## Work item
Your task is to restate the listing word for word without the pictures.

## Provided records
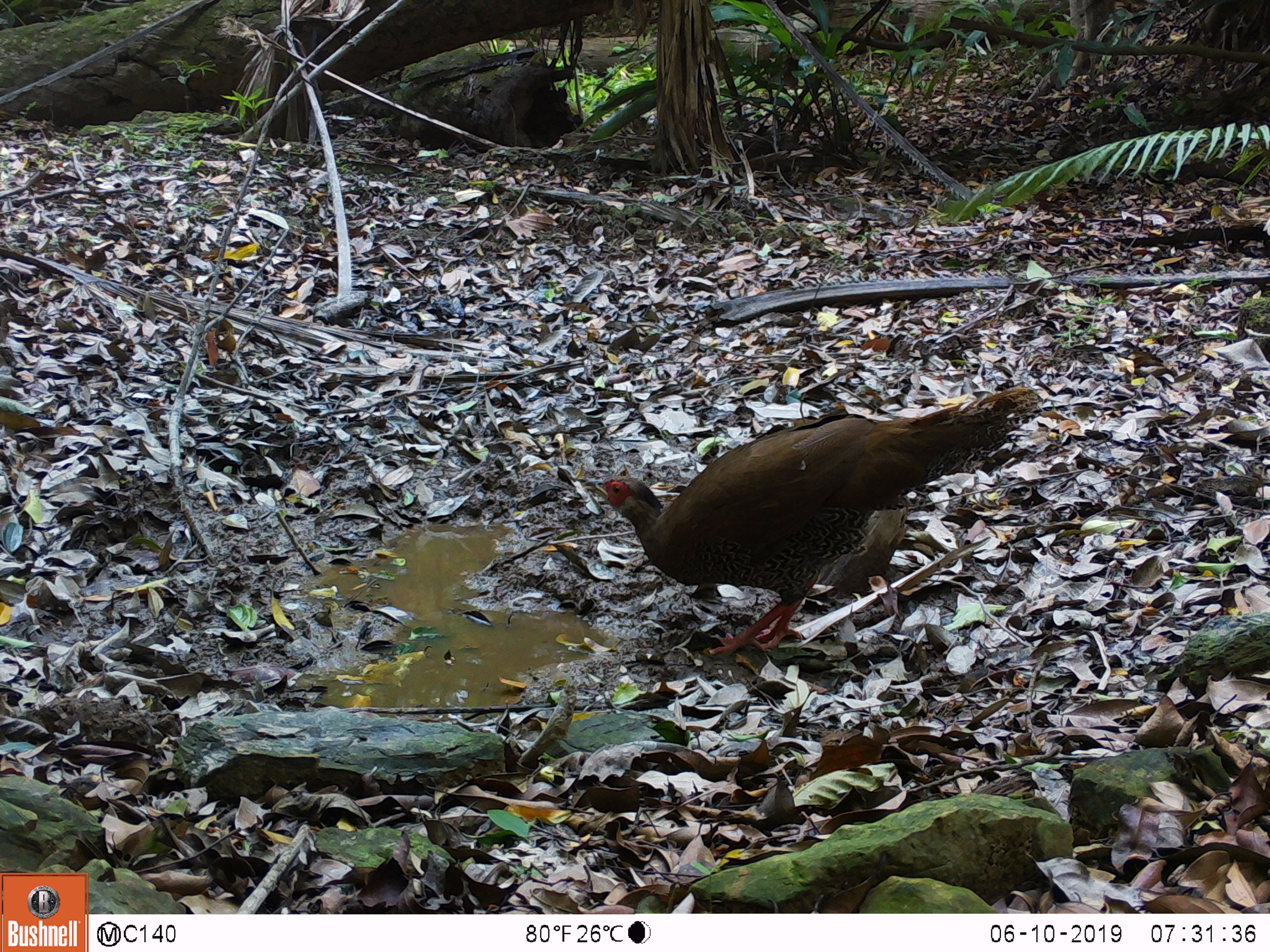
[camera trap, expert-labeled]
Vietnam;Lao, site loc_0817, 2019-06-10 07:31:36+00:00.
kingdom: Animalia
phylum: Chordata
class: Aves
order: Galliformes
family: Phasianidae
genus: Lophura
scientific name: Lophura nycthemera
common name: silver pheasant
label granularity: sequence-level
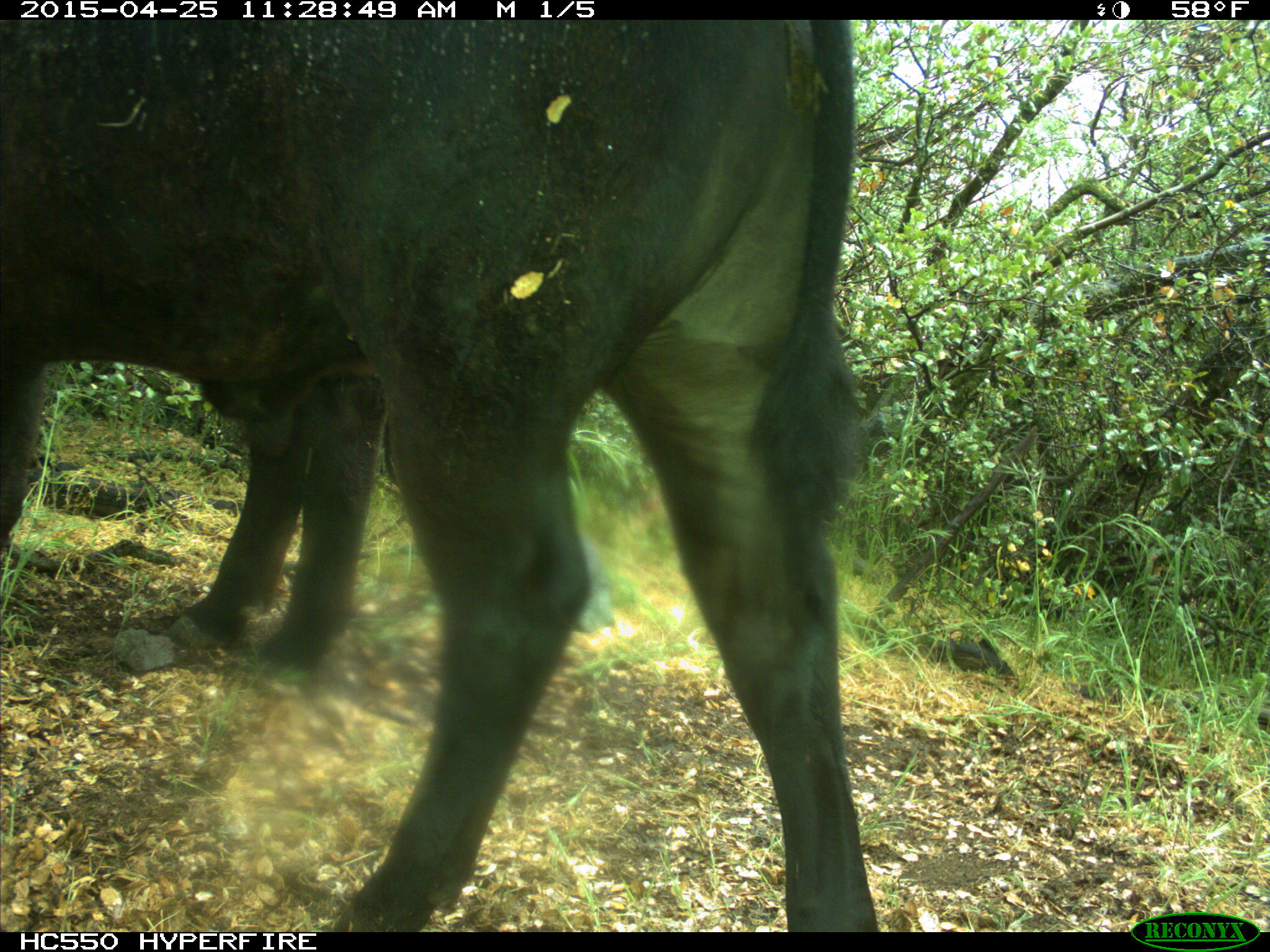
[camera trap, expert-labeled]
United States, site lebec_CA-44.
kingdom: Animalia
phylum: Chordata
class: Mammalia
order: Artiodactyla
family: Suidae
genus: Sus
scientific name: Sus scrofa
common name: wild boar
Sus scrofa (wild boar).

## Solution to the problem
[camera trap, expert-labeled]
Vietnam;Lao, site loc_0817, 2019-06-10 07:31:36+00:00.
kingdom: Animalia
phylum: Chordata
class: Aves
order: Galliformes
family: Phasianidae
genus: Lophura
scientific name: Lophura nycthemera
common name: silver pheasant
label granularity: sequence-level
[camera trap, expert-labeled]
United States, site lebec_CA-44.
kingdom: Animalia
phylum: Chordata
class: Mammalia
order: Artiodactyla
family: Suidae
genus: Sus
scientific name: Sus scrofa
common name: wild boar
Sus scrofa (wild boar).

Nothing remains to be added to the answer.